In the four decades since Imre Lakatos declared mathematics a “quasiempirical science,” increasing attention has been paid to the process of proof and argumentation in the field — a development paralleled by the rise of computer technology and the mounting interest in the logical underpinnings of mathematics. Explanantion and Proof in Mathematics assembles perspectives from mathematics education and from the philosophy and history of mathematics to strengthen mutual awareness and share recent findings and advances in their interrelated fields.
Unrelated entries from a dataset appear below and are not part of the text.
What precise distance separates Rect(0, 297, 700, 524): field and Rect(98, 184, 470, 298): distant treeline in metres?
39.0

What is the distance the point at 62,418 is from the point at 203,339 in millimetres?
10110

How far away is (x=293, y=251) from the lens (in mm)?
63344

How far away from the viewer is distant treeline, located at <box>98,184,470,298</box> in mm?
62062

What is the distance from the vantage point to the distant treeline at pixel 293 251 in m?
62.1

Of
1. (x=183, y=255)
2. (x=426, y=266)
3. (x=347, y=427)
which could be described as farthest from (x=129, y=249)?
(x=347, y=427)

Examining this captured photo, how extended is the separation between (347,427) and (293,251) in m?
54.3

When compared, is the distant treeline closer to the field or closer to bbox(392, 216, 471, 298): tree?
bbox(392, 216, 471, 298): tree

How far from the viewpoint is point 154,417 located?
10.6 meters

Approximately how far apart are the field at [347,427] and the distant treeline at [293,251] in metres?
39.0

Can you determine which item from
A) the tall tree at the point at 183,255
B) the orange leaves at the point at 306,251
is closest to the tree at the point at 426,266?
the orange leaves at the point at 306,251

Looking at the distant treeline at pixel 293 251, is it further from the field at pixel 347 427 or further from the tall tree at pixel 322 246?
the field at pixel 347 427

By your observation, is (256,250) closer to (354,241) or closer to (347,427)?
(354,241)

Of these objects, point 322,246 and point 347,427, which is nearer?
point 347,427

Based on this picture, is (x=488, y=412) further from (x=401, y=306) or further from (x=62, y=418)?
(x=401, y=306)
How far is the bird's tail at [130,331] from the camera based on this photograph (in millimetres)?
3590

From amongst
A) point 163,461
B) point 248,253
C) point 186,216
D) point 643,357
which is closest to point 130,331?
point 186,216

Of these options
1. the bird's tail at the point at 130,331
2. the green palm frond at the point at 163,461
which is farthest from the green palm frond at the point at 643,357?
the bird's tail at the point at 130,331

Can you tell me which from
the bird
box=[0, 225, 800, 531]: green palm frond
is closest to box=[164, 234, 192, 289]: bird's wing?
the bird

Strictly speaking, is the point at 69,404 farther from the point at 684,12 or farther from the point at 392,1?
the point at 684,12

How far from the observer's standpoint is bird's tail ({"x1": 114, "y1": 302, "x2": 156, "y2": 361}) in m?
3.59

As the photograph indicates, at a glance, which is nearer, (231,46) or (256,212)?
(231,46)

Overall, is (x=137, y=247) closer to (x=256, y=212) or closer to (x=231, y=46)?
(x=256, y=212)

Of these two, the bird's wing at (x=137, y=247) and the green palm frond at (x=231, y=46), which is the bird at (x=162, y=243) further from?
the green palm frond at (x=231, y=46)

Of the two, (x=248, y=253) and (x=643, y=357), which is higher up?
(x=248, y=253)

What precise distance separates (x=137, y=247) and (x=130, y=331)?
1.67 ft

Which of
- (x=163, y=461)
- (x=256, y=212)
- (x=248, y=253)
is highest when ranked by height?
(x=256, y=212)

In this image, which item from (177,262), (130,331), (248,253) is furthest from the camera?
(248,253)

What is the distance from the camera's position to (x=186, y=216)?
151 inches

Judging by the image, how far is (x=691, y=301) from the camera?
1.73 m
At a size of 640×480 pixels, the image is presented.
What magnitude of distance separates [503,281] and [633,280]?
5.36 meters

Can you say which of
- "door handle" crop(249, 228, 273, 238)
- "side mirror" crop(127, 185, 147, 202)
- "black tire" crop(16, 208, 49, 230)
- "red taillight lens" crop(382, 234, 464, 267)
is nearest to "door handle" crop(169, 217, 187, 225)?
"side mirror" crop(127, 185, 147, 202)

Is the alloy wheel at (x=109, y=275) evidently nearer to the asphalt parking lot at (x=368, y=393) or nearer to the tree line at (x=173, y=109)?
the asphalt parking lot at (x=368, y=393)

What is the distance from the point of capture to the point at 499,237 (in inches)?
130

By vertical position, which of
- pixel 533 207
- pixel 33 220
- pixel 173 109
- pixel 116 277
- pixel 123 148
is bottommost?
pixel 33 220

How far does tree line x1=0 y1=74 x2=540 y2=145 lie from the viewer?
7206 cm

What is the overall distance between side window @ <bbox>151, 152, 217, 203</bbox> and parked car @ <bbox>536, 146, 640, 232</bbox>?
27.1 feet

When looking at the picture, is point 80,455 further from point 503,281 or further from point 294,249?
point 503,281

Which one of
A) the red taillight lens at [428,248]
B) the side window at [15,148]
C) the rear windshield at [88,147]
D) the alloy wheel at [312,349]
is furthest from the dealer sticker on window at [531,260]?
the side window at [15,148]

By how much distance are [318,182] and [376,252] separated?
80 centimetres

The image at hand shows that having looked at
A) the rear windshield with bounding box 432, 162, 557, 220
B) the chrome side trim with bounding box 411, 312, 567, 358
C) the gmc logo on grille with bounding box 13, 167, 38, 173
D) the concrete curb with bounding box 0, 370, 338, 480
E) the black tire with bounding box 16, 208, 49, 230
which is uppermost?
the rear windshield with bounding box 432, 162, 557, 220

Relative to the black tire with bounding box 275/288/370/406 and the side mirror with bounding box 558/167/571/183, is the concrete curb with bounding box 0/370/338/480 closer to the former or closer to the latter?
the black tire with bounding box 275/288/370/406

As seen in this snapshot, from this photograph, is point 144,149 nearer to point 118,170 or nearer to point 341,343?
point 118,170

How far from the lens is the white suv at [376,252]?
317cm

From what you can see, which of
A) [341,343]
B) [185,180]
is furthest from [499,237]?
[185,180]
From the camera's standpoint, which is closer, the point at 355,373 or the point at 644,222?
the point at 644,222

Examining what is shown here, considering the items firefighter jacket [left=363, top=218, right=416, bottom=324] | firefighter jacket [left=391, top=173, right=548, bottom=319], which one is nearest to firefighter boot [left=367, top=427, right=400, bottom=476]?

With examples ranging from the geometrists of the 17th century and ancient Chinese algorithms to cognitive psychology and current educational practice, contributors explore the role of refutation in generating proofs, the varied links between experiment and deduction, the use of diagrammatic thinking in addition to pure logic, and the uses of proof in mathematics education (including a critique of “authoritative” versus “authoritarian” teaching styles).
A sampling of the coverage:

 The conjoint origins of proof and theoretical physics in ancient Greece.

 Proof as bearers of mathematical knowledge.

 Bridging knowing and proving in mathematical reasoning.

 The role of mathematics in longterm cognitive development of reasoning.

 Proof as experiment in the work of Wittgenstein.
 Relationships between mathematical proof, problemsolving, and explanation.
Explanation and Proof in Mathematics is certain to attract a wide range of readers, including mathematicians, mathematics education professionals, researchers, students, and philosophers and historians of mathematics.